Solo due lacrime avevano, una per ocio. Le altre andavano ricacciate in gola, senza voltarsi, perché quella gente infagottata che arrivava a Trieste, la prima cosa che faceva non era piangere, ma era respirare profondamente, assaporando l’odore della stazione o del porto e, in quell’odore di rifiuti, di pesca, di salsedine non avvertiva il tanfo del ristagno e dell’umanità scarmigliata. In quegli odori forti, loro, gli istriani, avvertivano invece il profumo della libertà.
L’ultimo istriano
Avevano volti antichi, segnati dal vento freddo e dal dolore. Venivano da Peroj, da Fasana, da Dignano, da Banjole, da Pola: le valigie pesanti del Dopoguerra e solo due lacrime avevano, una per ocio.
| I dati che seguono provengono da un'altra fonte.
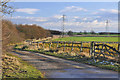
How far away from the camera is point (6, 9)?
8391 millimetres

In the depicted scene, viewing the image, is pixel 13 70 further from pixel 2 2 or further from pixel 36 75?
pixel 2 2

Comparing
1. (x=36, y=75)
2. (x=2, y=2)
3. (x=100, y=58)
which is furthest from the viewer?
(x=100, y=58)

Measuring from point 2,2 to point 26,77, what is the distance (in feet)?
12.0

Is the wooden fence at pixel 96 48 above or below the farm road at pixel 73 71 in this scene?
above

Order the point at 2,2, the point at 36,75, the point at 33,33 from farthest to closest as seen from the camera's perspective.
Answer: the point at 33,33 < the point at 36,75 < the point at 2,2

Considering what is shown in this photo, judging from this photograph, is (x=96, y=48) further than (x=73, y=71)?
Yes

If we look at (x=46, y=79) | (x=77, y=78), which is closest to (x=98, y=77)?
(x=77, y=78)

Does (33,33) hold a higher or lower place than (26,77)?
higher

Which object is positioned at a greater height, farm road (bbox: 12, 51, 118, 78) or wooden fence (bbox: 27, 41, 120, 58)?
wooden fence (bbox: 27, 41, 120, 58)

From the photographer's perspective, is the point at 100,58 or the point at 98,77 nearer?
the point at 98,77

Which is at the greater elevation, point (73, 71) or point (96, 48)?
point (96, 48)

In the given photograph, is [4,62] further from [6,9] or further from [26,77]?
[6,9]

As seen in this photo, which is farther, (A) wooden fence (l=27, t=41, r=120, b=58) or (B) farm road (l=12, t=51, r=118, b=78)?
(A) wooden fence (l=27, t=41, r=120, b=58)

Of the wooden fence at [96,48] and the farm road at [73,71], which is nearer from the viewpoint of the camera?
the farm road at [73,71]
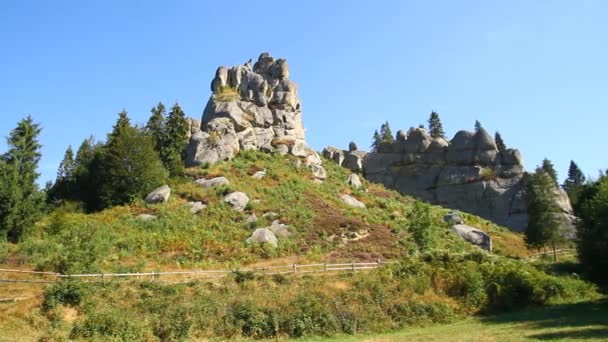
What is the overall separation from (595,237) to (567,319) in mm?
8239

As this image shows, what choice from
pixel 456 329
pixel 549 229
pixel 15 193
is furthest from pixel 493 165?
pixel 15 193

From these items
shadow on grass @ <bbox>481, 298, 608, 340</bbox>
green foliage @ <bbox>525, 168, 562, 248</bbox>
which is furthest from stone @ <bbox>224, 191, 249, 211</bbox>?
green foliage @ <bbox>525, 168, 562, 248</bbox>

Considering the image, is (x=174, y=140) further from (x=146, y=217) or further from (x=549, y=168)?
(x=549, y=168)

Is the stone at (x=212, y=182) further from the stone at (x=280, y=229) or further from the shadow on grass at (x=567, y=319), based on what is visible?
the shadow on grass at (x=567, y=319)

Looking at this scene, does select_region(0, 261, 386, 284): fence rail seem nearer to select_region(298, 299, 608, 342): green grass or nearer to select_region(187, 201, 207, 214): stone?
select_region(298, 299, 608, 342): green grass

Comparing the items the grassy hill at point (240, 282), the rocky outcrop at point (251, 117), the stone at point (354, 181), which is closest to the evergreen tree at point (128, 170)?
the grassy hill at point (240, 282)

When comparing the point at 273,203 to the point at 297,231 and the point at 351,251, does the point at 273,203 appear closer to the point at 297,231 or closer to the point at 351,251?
the point at 297,231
Ma voltarsi no; voltarsi verso l’Adriatico sarebbe stato indulgere a un dolore immenso.
Tullio Poduje
Era troppo piccolo, Tullio Poduje, per capire tutto di quella tragedia che faceva di sua madre, di suo padre e degli zii dei déracinés, persone strappate alle loro radici e diventate, improvvisamente, fascisti da eliminare per Tito e persone invise ai comunisti italiani che non capivano come si potesse abbandonare il sole dell’avvenire socialista dove garriva la bandiera rossa.